2. Irrevocable offers
Paragraph (2) provides for two important exceptions to the general rule as to the revocability of offers: (i) where the offer contains an indication that it is irrevocable and (ii) where the offeree, having other good reasons to treat the offer as being irrevocable, has acted in reliance on that offer.
a. Indication of irrevocability contained in the offer
The indication that the offer is irrevocable may be made in different ways, the most direct and clear of which is an express statement to that effect by the offeror (e.g. “This is a firm offer”; “We shall stand by our offer until we receive your answer”). It may, however, simply be inferred from other statements by, or conduct of, the offeror. The indication of a fixed time for acceptance may, but need not necessarily, amount by itself to an implicit indication of an irrevocable offer. The answer must be found in each case through a proper interpretation of the terms of the offer in accordance with the various criteria laid down in the general rules on interpretation in Chapter 4. In general, if the offeror operates within a legal system where the fixing of a time for acceptance is considered to indicate irrevocability, it may be assumed that by specifying such a fixed time the offeror intends to make an irrevocable offer. If, on the other hand, the offeror operates in a legal system where the fixing of a time for acceptance is not sufficient to indicate irrevocability, the offeror will not normally have had such an intention.
1. A, a travel agency, informs a client of a cruise in its brochure for the coming New Year holidays. It urges the client to book within the next three days, adding that after that date there will probably be no more places left. This statement by itself will not be considered to indicate that the offer is irrevocable during the first three days.
2. A invites B to submit a written offer of the terms on which B is prepared to construct a building. B presents a detailed offer containing the statement “Price and other conditions are not good after 1 September”. If A and B operate within a legal system where such a statement is considered to be an indication that the offer is irrevocable until the specified date, B can expect the offer to be understood as being irrevocable. The same may not necessarily be the case if the offeree operates in a legal system where such a statement is not considered as being sufficient to indicate that the offer is irrevocable.
b. Reliance by offeree on irrevocability of offer
The second exception to the general rule regarding the revocability of offers, i.e. where “it was reasonable for the offeree to rely on the offer as being irrevocable”, and “the offeree has acted in reliance on the offer”, is an application of the general principle prohibiting
inconsistent behaviour laid down in Article 1.8. The reasonable reliance of the offeree may have been induced either by the conduct of the offeror, or by the nature of the offer itself (e.g. an offer whose acceptance requires extensive and costly investigation on the part of the offeree or an offer made with a view to permitting the offeree in turn to make an offer to a third party). The acts which the offeree must have performed in reliance on the offer may consist in making preparations for production, buying or hiring of materials or equipment, incurring expenses etc., provided that such acts could have been regarded as normal in the trade concerned, or should otherwise have been foreseen by, or known to, the offeror.

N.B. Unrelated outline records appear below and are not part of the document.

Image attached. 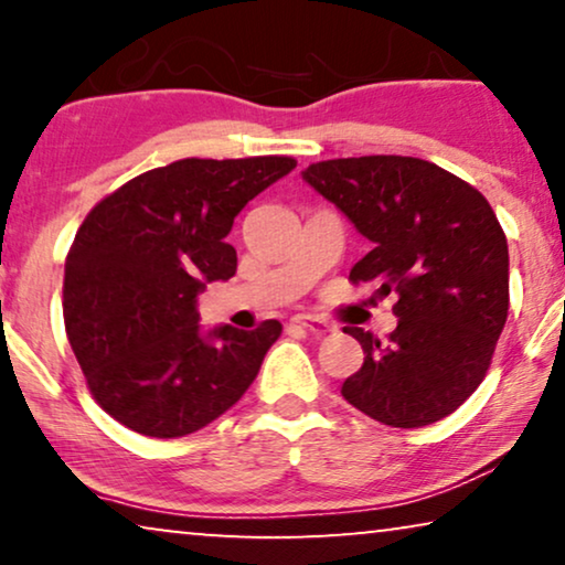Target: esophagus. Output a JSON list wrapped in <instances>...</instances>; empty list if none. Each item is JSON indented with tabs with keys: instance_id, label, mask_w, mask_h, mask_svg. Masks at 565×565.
Segmentation results:
<instances>
[{
	"instance_id": "obj_1",
	"label": "esophagus",
	"mask_w": 565,
	"mask_h": 565,
	"mask_svg": "<svg viewBox=\"0 0 565 565\" xmlns=\"http://www.w3.org/2000/svg\"><path fill=\"white\" fill-rule=\"evenodd\" d=\"M292 323H296V327H300V329L313 331V334H327V331H331V323L319 319V316L298 313V316H292Z\"/></svg>"
}]
</instances>
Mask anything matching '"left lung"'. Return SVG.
<instances>
[{
  "label": "left lung",
  "instance_id": "obj_1",
  "mask_svg": "<svg viewBox=\"0 0 565 565\" xmlns=\"http://www.w3.org/2000/svg\"><path fill=\"white\" fill-rule=\"evenodd\" d=\"M303 180L373 244L350 280L398 298L385 344L344 329L365 362L342 396L388 427L445 419L481 385L509 313L507 236L489 200L414 157L316 161Z\"/></svg>",
  "mask_w": 565,
  "mask_h": 565
}]
</instances>
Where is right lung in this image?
Wrapping results in <instances>:
<instances>
[{
    "label": "right lung",
    "instance_id": "obj_1",
    "mask_svg": "<svg viewBox=\"0 0 565 565\" xmlns=\"http://www.w3.org/2000/svg\"><path fill=\"white\" fill-rule=\"evenodd\" d=\"M290 157L180 159L92 207L64 269V323L87 388L138 435L203 429L244 396L282 323L200 331L198 296L236 275L234 218Z\"/></svg>",
    "mask_w": 565,
    "mask_h": 565
}]
</instances>
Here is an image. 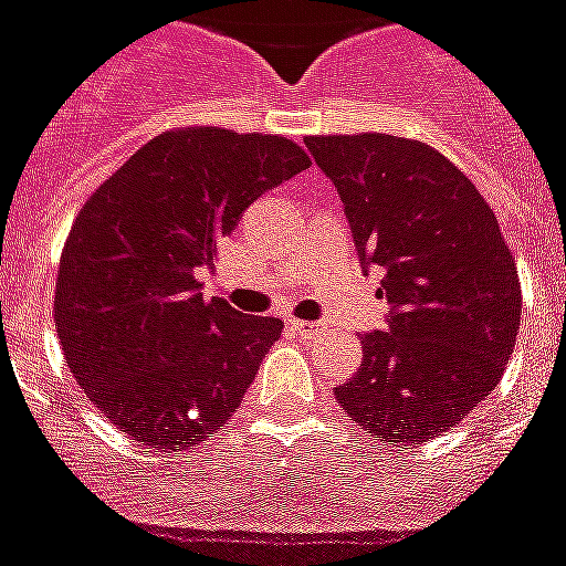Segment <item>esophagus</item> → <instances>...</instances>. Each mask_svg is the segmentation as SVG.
<instances>
[{
  "label": "esophagus",
  "mask_w": 566,
  "mask_h": 566,
  "mask_svg": "<svg viewBox=\"0 0 566 566\" xmlns=\"http://www.w3.org/2000/svg\"><path fill=\"white\" fill-rule=\"evenodd\" d=\"M289 326H292L297 335H303V338H312V335H317V324H306V321H289Z\"/></svg>",
  "instance_id": "1"
}]
</instances>
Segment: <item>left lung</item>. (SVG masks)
<instances>
[{
    "mask_svg": "<svg viewBox=\"0 0 566 566\" xmlns=\"http://www.w3.org/2000/svg\"><path fill=\"white\" fill-rule=\"evenodd\" d=\"M303 142L390 303V329L364 335L361 367L335 399L370 437L422 446L469 417L515 353V256L480 190L428 144L385 133Z\"/></svg>",
    "mask_w": 566,
    "mask_h": 566,
    "instance_id": "1",
    "label": "left lung"
}]
</instances>
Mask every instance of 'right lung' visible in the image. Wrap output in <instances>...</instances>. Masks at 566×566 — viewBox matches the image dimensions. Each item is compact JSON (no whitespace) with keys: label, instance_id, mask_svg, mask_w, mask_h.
<instances>
[{"label":"right lung","instance_id":"add662e5","mask_svg":"<svg viewBox=\"0 0 566 566\" xmlns=\"http://www.w3.org/2000/svg\"><path fill=\"white\" fill-rule=\"evenodd\" d=\"M312 161L283 135L181 126L88 196L63 245L54 329L86 399L135 442L188 451L245 399L280 317L205 301L242 210Z\"/></svg>","mask_w":566,"mask_h":566}]
</instances>
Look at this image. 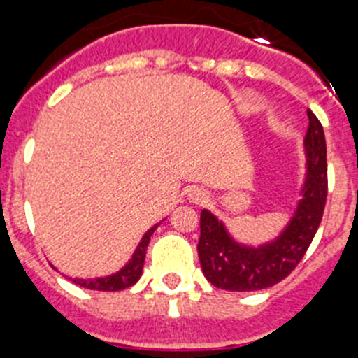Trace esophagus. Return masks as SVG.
Segmentation results:
<instances>
[{"mask_svg":"<svg viewBox=\"0 0 358 358\" xmlns=\"http://www.w3.org/2000/svg\"><path fill=\"white\" fill-rule=\"evenodd\" d=\"M189 199H191L192 203L207 201V192H203L201 189H192V191H189Z\"/></svg>","mask_w":358,"mask_h":358,"instance_id":"1","label":"esophagus"}]
</instances>
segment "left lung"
Instances as JSON below:
<instances>
[{"label":"left lung","instance_id":"1","mask_svg":"<svg viewBox=\"0 0 358 358\" xmlns=\"http://www.w3.org/2000/svg\"><path fill=\"white\" fill-rule=\"evenodd\" d=\"M305 135V178L287 224L260 244L241 243L208 208L199 217L198 255L205 278L217 289L260 291L282 282L303 259L320 228L327 203V141L310 110Z\"/></svg>","mask_w":358,"mask_h":358}]
</instances>
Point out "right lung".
Here are the masks:
<instances>
[{"label": "right lung", "mask_w": 358, "mask_h": 358, "mask_svg": "<svg viewBox=\"0 0 358 358\" xmlns=\"http://www.w3.org/2000/svg\"><path fill=\"white\" fill-rule=\"evenodd\" d=\"M164 221V219H162ZM160 223L153 224L146 234L143 235L141 243L135 248L134 255L130 257L127 264H124L119 271L112 273V275L105 276H96V278H71L76 285L85 289H92V291H123V289L131 287L137 280L143 275L144 259H146V250L150 244L151 235L159 228Z\"/></svg>", "instance_id": "add662e5"}]
</instances>
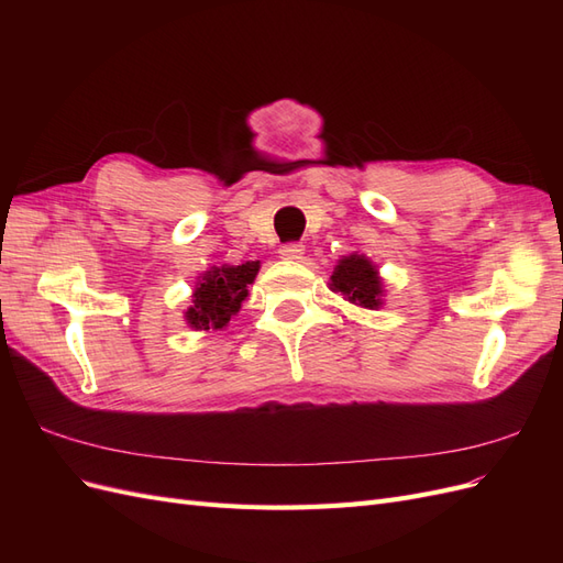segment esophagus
<instances>
[{"mask_svg": "<svg viewBox=\"0 0 563 563\" xmlns=\"http://www.w3.org/2000/svg\"><path fill=\"white\" fill-rule=\"evenodd\" d=\"M302 253H305V246H302V244H298V242L284 244V246L279 249V255H282L284 261H300V258H302Z\"/></svg>", "mask_w": 563, "mask_h": 563, "instance_id": "1", "label": "esophagus"}]
</instances>
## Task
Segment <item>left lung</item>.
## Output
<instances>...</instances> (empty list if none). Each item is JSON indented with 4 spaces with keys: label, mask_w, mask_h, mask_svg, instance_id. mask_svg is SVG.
<instances>
[{
    "label": "left lung",
    "mask_w": 563,
    "mask_h": 563,
    "mask_svg": "<svg viewBox=\"0 0 563 563\" xmlns=\"http://www.w3.org/2000/svg\"><path fill=\"white\" fill-rule=\"evenodd\" d=\"M331 288L343 294L350 302L360 305V308H383V279L378 277L376 265L364 253L343 255L338 261L331 275Z\"/></svg>",
    "instance_id": "left-lung-1"
}]
</instances>
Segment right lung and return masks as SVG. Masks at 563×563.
<instances>
[{"label": "right lung", "mask_w": 563, "mask_h": 563, "mask_svg": "<svg viewBox=\"0 0 563 563\" xmlns=\"http://www.w3.org/2000/svg\"><path fill=\"white\" fill-rule=\"evenodd\" d=\"M258 269L261 261H249L244 265H213L203 272L195 286L192 305L185 312L187 323L195 331L228 327V321L242 310L249 284H253Z\"/></svg>", "instance_id": "add662e5"}]
</instances>
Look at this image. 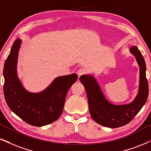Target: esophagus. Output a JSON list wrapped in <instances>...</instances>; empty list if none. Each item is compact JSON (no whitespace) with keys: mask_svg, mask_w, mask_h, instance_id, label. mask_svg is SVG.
<instances>
[{"mask_svg":"<svg viewBox=\"0 0 151 151\" xmlns=\"http://www.w3.org/2000/svg\"><path fill=\"white\" fill-rule=\"evenodd\" d=\"M85 73V69H84V68H80V69L77 71V74L78 76V78L82 75H83V74Z\"/></svg>","mask_w":151,"mask_h":151,"instance_id":"1","label":"esophagus"}]
</instances>
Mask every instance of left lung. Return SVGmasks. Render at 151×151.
I'll use <instances>...</instances> for the list:
<instances>
[{"label": "left lung", "instance_id": "left-lung-1", "mask_svg": "<svg viewBox=\"0 0 151 151\" xmlns=\"http://www.w3.org/2000/svg\"><path fill=\"white\" fill-rule=\"evenodd\" d=\"M129 51L135 57L139 66V92L131 103L122 105L110 103L94 76L83 75L80 77L86 91L91 116L96 122L104 127L117 128L128 124L140 111L148 99V84L144 59L136 46H132Z\"/></svg>", "mask_w": 151, "mask_h": 151}]
</instances>
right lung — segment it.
I'll return each instance as SVG.
<instances>
[{"mask_svg":"<svg viewBox=\"0 0 151 151\" xmlns=\"http://www.w3.org/2000/svg\"><path fill=\"white\" fill-rule=\"evenodd\" d=\"M21 39H16L3 68V92L11 111L28 124L41 127L59 118L70 87L77 81L76 74L57 77L42 92H29L19 79L17 71Z\"/></svg>","mask_w":151,"mask_h":151,"instance_id":"right-lung-1","label":"right lung"}]
</instances>
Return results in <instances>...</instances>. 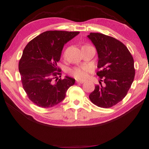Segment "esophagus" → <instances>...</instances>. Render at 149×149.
I'll return each mask as SVG.
<instances>
[{"mask_svg":"<svg viewBox=\"0 0 149 149\" xmlns=\"http://www.w3.org/2000/svg\"><path fill=\"white\" fill-rule=\"evenodd\" d=\"M76 82L78 83V84H83L84 82V81H79V80H77L76 81Z\"/></svg>","mask_w":149,"mask_h":149,"instance_id":"1","label":"esophagus"}]
</instances>
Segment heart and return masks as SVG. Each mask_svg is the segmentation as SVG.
<instances>
[{"label": "heart", "instance_id": "1", "mask_svg": "<svg viewBox=\"0 0 149 149\" xmlns=\"http://www.w3.org/2000/svg\"><path fill=\"white\" fill-rule=\"evenodd\" d=\"M91 71V68L88 66L75 68L71 71V74L77 79L83 80L88 77L89 72Z\"/></svg>", "mask_w": 149, "mask_h": 149}]
</instances>
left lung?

3. A, an antique dealer, asks B to restore ten paintings on condition that the work is completed within three months and that the price does not exceed a specific amount. B informs A that, so as to know whether or not to accept the offer, B finds it necessary to begin work on one painting and will then give a definite answer within five days. A agrees, and B, relying on A’s offer, begins work immediately. A may not revoke the offer during those five days.
4. A seeks an offer from B for incorporation in a bid on a project to be assigned within a stated time. B submits an offer on which A relies when calculating the price of the bid. Before the expiry of the date, but after A has made the bid, B informs A that it is no longer willing to stand by its offer. B’s offer is irrevocable until the stated date since in making its bid A relied on B’s offer.